In the event of a settlement, both parties shall have the same legal rights
that would have been available under law if the matter had been resolved through
eminent domain proceedings in circuit court with the maps, plans or other
documents having been made a part of the record.
Attorney’s Fees and Costs if There is a Presuit Settlement
If a settlement is reached between the condemning authority and a property or
business owner prior to a lawsuit being filed, the property or business owner
who settles compensation claims in lieu of condemnation shall be generally
entitled to recover costs as follows:
Attorney’s fees for presuit negotiations under this section regarding the
amount of compensation to be paid for the land, severance damages, and
improvements must be based on the benefit achieved from the condemning authority’s
offer on the land, improvements and severance damages.

WHAT YOU WILL DO:
a - Transcribe everything in the passage on eminent domain settlements from "Attorney’s Fees and" down to "and severance damages.".
b - In the eminent domain passage, what must attorney's fees for presuit negotiations be based on?
c - Which items does the eminent domain passage name as the things for which compensation is paid in presuit negotiations?

DATA EXTRACT:
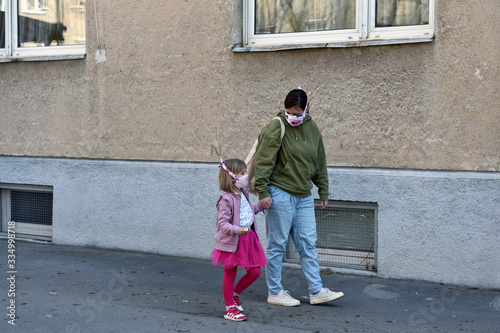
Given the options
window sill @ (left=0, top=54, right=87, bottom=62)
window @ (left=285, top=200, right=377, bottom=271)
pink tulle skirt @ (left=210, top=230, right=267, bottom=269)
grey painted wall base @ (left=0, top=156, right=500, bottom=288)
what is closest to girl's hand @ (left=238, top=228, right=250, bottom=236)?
pink tulle skirt @ (left=210, top=230, right=267, bottom=269)

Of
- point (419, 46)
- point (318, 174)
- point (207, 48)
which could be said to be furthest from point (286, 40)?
point (318, 174)

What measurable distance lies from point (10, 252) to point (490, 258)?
526 centimetres

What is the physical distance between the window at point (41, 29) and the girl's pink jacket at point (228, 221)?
387cm

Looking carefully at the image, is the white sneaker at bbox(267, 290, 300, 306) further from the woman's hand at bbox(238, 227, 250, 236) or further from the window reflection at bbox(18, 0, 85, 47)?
the window reflection at bbox(18, 0, 85, 47)

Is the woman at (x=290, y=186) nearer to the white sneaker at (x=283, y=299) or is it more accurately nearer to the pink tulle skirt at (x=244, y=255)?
the white sneaker at (x=283, y=299)

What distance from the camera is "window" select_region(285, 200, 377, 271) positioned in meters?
6.38

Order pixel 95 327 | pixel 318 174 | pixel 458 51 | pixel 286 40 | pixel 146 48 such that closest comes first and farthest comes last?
pixel 95 327 → pixel 318 174 → pixel 458 51 → pixel 286 40 → pixel 146 48

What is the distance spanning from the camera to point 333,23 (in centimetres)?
655

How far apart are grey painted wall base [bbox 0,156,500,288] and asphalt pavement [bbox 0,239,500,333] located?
23 cm

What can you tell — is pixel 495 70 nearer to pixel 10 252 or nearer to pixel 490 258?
pixel 490 258

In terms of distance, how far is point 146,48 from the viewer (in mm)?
7301

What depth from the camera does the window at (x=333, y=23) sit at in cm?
613

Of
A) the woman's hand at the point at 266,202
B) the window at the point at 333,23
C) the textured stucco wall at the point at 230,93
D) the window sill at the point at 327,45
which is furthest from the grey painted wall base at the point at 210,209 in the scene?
the woman's hand at the point at 266,202

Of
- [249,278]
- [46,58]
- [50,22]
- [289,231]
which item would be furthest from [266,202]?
[50,22]
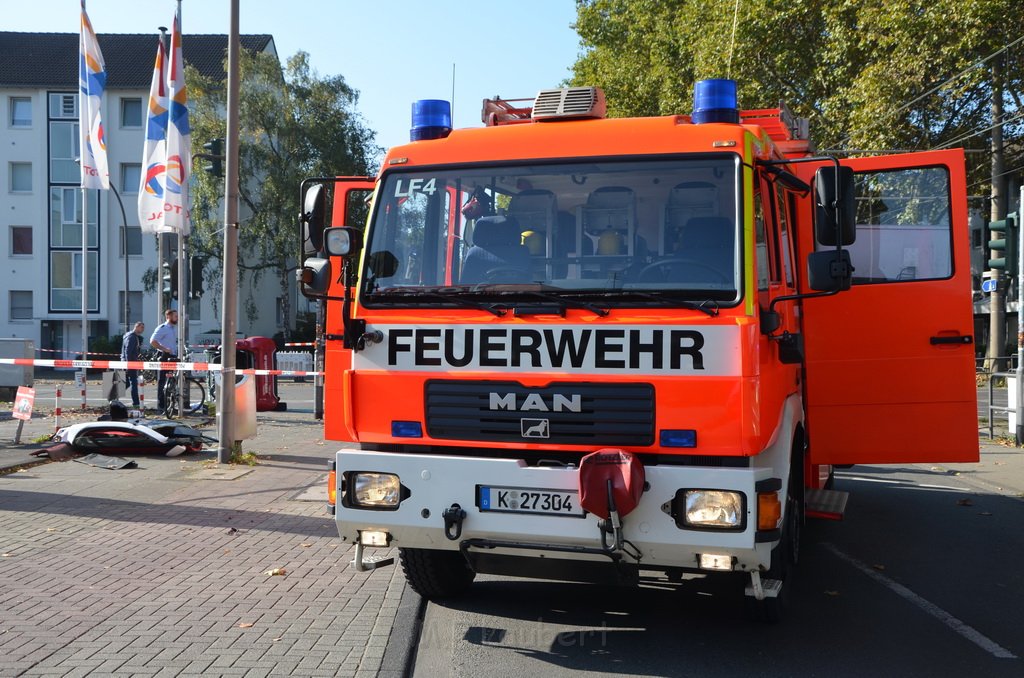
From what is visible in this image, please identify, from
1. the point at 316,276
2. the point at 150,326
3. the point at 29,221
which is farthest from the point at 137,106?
the point at 316,276

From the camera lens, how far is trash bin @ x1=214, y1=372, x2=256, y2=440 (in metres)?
12.4

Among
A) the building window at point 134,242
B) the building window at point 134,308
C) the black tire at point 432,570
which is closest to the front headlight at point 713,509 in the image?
the black tire at point 432,570

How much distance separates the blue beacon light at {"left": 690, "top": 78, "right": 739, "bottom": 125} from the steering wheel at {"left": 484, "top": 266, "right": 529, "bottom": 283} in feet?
4.01

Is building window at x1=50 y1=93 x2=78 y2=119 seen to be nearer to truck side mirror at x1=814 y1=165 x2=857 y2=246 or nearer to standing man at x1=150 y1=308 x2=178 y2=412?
standing man at x1=150 y1=308 x2=178 y2=412

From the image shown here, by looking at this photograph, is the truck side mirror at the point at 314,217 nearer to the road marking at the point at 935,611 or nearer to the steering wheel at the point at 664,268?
the steering wheel at the point at 664,268

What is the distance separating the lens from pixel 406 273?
5816 mm

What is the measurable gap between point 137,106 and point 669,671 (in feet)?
172

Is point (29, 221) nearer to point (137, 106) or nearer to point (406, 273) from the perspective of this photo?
point (137, 106)

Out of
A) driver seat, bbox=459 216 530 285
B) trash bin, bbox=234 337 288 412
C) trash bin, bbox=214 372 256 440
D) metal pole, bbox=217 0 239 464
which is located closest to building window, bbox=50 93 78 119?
trash bin, bbox=234 337 288 412

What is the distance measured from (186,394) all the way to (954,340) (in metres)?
14.9

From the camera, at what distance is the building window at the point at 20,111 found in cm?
5234

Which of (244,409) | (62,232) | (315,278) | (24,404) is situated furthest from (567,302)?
(62,232)

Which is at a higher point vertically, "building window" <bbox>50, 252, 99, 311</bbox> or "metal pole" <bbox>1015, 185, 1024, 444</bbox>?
"building window" <bbox>50, 252, 99, 311</bbox>

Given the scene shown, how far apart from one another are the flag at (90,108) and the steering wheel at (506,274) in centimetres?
1573
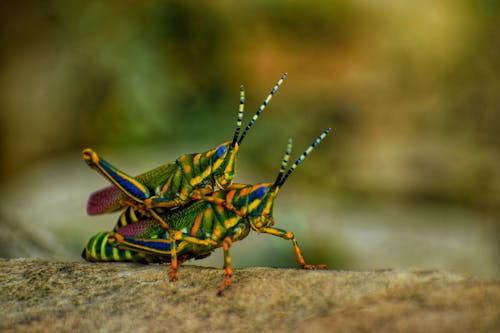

ANSWER LIST:
a -
Attorney’s Fees and Costs if There is a Presuit Settlement
If a settlement is reached between the condemning authority and a property or
business owner prior to a lawsuit being filed, the property or business owner
who settles compensation claims in lieu of condemnation shall be generally
entitled to recover costs as follows:
Attorney’s fees for presuit negotiations under this section regarding the
amount of compensation to be paid for the land, severance damages, and
improvements must be based on the benefit achieved from the condemning authority’s
offer on the land, improvements and severance damages.

b - The benefit achieved from the condemning authority's offer on the land, improvements and severance damages.

c - The land, severance damages, and improvements.